Earlier today, U.S. President-elect Donald Trump picked Scott Pruitt, attorney general of Oklahoma, as the head of the Environmental Protection Agency. Pruitt, a New York Times investigation once revealed, has previously sent letters to government agencies that were actually drafted by energy-industry lobbyists. He has also legally challenged the Obama administration's regulation of fossil fuels. Trump's choice for the EPA is hardly unusual. As The Washington Post notes, he is the third of Trump's appointees to "have key philosophical differences with the missions of the agencies they have been tapped to run."
While many are worried about the global implications of having a U.S. president who has expressed "doubts" about humanity's role in global warming, others believe it might, and should, elicit the right reactions from other countries to make a difference. "Trump's victory is, paradoxically, great news for climate change: It will force the rest of the world to focus on technical progress and not on a fragile, unlikely and inefficient international coordination," economist Jacques Delpla writes in French business daily Les Échos.

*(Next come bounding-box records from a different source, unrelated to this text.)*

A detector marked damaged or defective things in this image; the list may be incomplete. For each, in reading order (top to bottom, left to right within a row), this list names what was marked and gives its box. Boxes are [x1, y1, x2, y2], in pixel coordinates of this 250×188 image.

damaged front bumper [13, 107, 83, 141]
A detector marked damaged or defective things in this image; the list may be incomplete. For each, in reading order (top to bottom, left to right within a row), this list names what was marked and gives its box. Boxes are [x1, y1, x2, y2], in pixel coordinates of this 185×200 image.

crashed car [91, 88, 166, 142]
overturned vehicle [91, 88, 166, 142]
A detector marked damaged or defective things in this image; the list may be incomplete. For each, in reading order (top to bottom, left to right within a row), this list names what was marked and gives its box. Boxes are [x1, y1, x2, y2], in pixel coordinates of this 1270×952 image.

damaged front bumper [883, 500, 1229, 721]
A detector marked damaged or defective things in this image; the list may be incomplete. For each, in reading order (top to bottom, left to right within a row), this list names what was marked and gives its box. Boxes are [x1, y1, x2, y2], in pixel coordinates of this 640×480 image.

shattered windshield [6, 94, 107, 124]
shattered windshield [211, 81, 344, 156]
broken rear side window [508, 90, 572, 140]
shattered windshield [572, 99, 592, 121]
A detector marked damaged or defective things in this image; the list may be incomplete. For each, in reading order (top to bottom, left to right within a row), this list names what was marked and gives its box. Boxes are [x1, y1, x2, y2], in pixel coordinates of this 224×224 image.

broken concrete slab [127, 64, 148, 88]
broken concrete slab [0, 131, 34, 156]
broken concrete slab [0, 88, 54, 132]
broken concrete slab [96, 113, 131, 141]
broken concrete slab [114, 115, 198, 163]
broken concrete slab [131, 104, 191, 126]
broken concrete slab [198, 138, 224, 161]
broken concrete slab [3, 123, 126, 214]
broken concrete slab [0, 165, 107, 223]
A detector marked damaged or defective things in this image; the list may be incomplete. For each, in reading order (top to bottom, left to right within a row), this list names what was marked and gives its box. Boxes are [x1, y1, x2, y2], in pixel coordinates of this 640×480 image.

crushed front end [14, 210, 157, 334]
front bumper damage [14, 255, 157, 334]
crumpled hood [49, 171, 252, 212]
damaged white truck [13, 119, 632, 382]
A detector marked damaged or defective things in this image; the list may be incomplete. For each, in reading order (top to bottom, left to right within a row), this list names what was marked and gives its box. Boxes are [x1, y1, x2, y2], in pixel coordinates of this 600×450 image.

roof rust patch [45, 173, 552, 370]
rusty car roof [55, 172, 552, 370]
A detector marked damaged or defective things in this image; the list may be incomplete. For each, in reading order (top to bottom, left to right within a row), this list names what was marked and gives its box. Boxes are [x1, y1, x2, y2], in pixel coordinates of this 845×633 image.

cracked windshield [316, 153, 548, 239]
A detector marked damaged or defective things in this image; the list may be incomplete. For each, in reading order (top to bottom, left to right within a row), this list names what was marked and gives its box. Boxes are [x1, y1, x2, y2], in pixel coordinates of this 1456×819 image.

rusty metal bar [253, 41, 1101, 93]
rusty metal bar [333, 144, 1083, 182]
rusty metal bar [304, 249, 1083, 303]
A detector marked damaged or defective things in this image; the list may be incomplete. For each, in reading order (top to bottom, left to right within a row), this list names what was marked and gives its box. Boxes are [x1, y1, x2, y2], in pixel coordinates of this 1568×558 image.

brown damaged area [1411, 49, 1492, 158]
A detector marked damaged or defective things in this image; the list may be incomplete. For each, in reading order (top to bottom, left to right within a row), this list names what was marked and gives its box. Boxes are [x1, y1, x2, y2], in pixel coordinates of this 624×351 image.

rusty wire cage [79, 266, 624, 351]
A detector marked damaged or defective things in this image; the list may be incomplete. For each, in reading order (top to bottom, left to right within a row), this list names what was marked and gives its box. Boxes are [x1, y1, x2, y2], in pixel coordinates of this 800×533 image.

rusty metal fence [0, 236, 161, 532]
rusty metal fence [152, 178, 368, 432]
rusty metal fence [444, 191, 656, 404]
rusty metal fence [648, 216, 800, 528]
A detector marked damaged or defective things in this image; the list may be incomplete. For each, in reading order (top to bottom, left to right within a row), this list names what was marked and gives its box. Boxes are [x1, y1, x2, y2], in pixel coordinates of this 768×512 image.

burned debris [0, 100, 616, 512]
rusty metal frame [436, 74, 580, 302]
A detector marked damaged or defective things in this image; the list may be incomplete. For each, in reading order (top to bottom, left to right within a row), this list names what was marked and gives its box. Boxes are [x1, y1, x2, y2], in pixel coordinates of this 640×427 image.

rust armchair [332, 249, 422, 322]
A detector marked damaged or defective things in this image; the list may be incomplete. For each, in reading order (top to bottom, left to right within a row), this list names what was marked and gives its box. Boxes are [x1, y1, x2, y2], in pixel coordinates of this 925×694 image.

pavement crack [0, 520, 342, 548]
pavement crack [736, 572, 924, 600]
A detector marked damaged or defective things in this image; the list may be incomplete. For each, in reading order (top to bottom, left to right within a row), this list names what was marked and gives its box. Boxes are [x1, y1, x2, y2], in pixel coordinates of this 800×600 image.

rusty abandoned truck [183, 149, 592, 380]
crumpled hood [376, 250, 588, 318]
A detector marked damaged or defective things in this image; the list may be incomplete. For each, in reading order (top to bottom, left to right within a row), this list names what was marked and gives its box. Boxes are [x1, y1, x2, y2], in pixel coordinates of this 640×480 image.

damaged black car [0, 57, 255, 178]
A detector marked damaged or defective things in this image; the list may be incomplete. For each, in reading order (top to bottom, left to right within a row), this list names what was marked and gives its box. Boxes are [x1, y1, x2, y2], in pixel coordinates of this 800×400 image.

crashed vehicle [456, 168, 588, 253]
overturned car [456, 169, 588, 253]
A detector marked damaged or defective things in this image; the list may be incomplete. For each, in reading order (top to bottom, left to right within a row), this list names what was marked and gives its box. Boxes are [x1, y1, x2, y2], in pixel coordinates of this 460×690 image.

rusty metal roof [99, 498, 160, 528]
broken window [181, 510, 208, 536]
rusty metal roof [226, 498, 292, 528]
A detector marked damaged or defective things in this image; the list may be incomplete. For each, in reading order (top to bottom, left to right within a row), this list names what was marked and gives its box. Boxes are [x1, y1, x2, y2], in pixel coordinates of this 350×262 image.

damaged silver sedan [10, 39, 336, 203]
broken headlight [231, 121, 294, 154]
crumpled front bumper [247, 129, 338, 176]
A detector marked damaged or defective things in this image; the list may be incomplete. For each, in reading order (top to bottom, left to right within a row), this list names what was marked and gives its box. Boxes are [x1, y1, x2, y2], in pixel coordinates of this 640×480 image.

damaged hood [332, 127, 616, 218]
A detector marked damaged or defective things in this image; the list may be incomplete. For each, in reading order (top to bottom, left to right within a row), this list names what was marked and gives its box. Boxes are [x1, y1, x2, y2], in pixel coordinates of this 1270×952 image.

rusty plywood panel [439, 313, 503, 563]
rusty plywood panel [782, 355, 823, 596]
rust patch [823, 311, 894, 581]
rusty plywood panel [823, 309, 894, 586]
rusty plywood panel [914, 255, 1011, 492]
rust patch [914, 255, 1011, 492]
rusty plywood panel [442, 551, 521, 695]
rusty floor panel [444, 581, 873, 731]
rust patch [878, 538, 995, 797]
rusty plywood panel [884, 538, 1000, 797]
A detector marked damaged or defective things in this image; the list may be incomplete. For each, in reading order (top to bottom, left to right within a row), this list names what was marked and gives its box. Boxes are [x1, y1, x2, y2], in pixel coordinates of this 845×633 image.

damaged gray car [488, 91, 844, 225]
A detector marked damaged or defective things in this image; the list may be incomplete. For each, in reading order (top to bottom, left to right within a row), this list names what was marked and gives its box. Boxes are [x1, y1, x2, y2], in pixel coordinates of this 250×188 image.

Denouncing the "precarious naivety" of the 1997 Kyoto Protocol and the absence of any sanctions against transgressors in last year's Paris Agreement, Delpla argues that Trump's stance on climate change "forces us to acknowledge that climate Malthusianism is a dead end." That, he says, leaves us with only one strategy — to "find and develop technologies and radical innovations that will bring down the cost of clean energies below that of dirty energies." Delpla calls for a global equivalent of the Manhattan Project, a program that allowed the U.S. to develop its first nuclear weapons during World War II. He says this could be done at a minimum investment — an extra 1% of GDP that could be financed by a higher tax on carbon which would, in turn, create an incentive for innovation.
As for the world's poorer countries who often have no choice but to rely on polluting energies for their development, Delpla says they should be given free access to these technologies and innovations in exchange for access to their clean-energy markets. "As far as the climate is concerned, intelligence and price mechanism are more efficient than a naive and inefficient international Malthusian coordination," he says. The only question is, who will now take the lead?